--- Source data ---
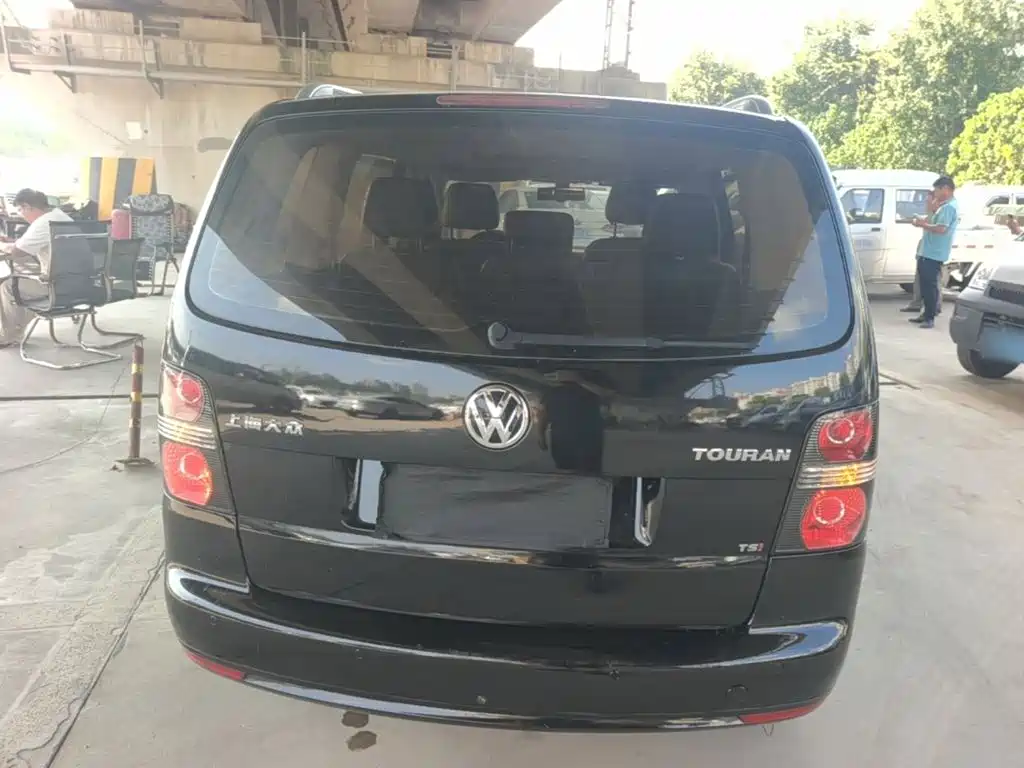Volkswagen Touran 2015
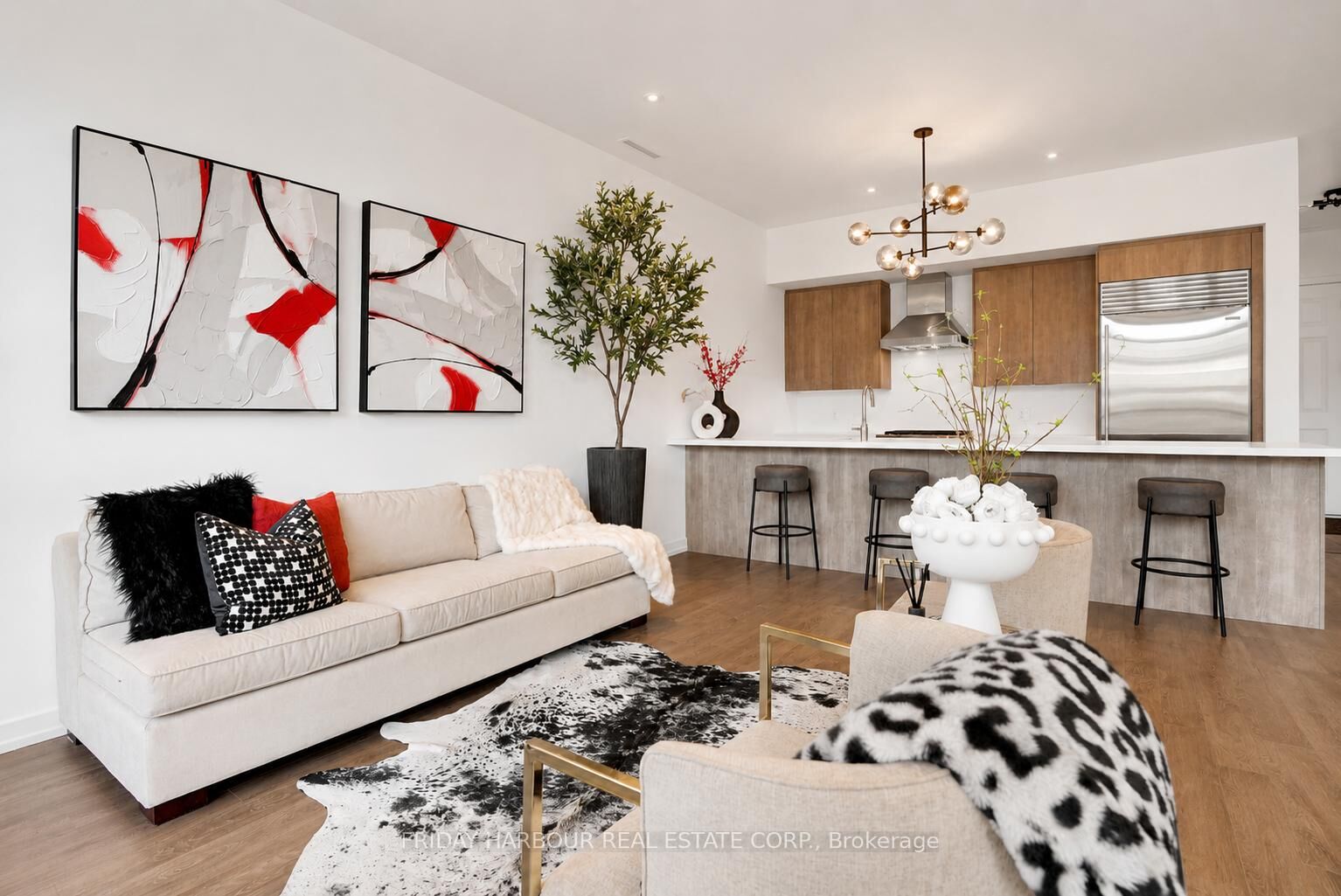 Property Photo: 3712 Ferretti Court ON L9S 0N6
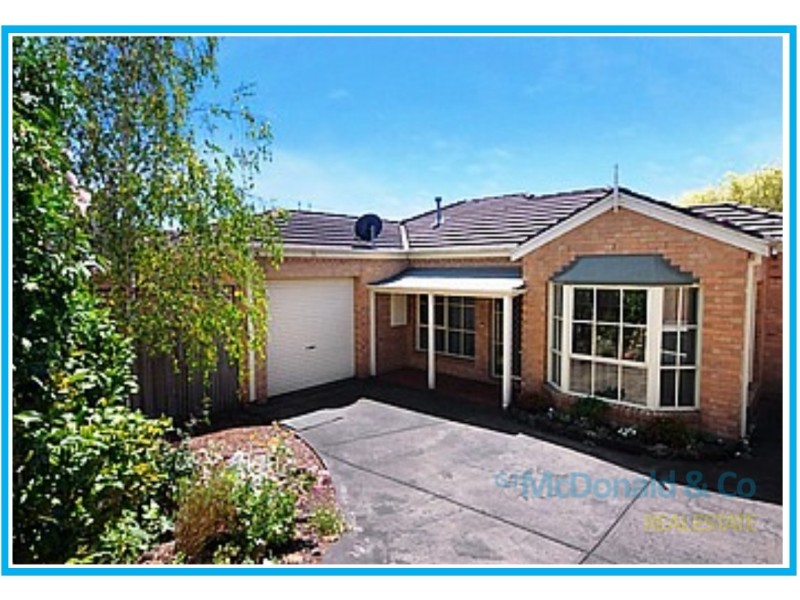 2/1B Lichen Grove, Highton VIC 3216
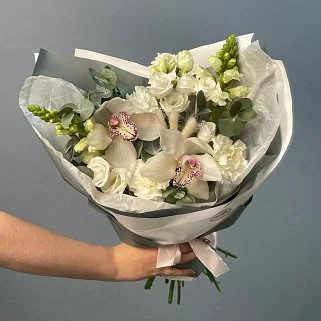 Сборный букет Совершенство S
---
-- Task to carry out --
Print the whole listing exactly, please, and keep any images out of it.

-- Your solution --
Volkswagen Touran 2015
 Property Photo: 3712 Ferretti Court ON L9S 0N6
 2/1B Lichen Grove, Highton VIC 3216
 Сборный букет Совершенство S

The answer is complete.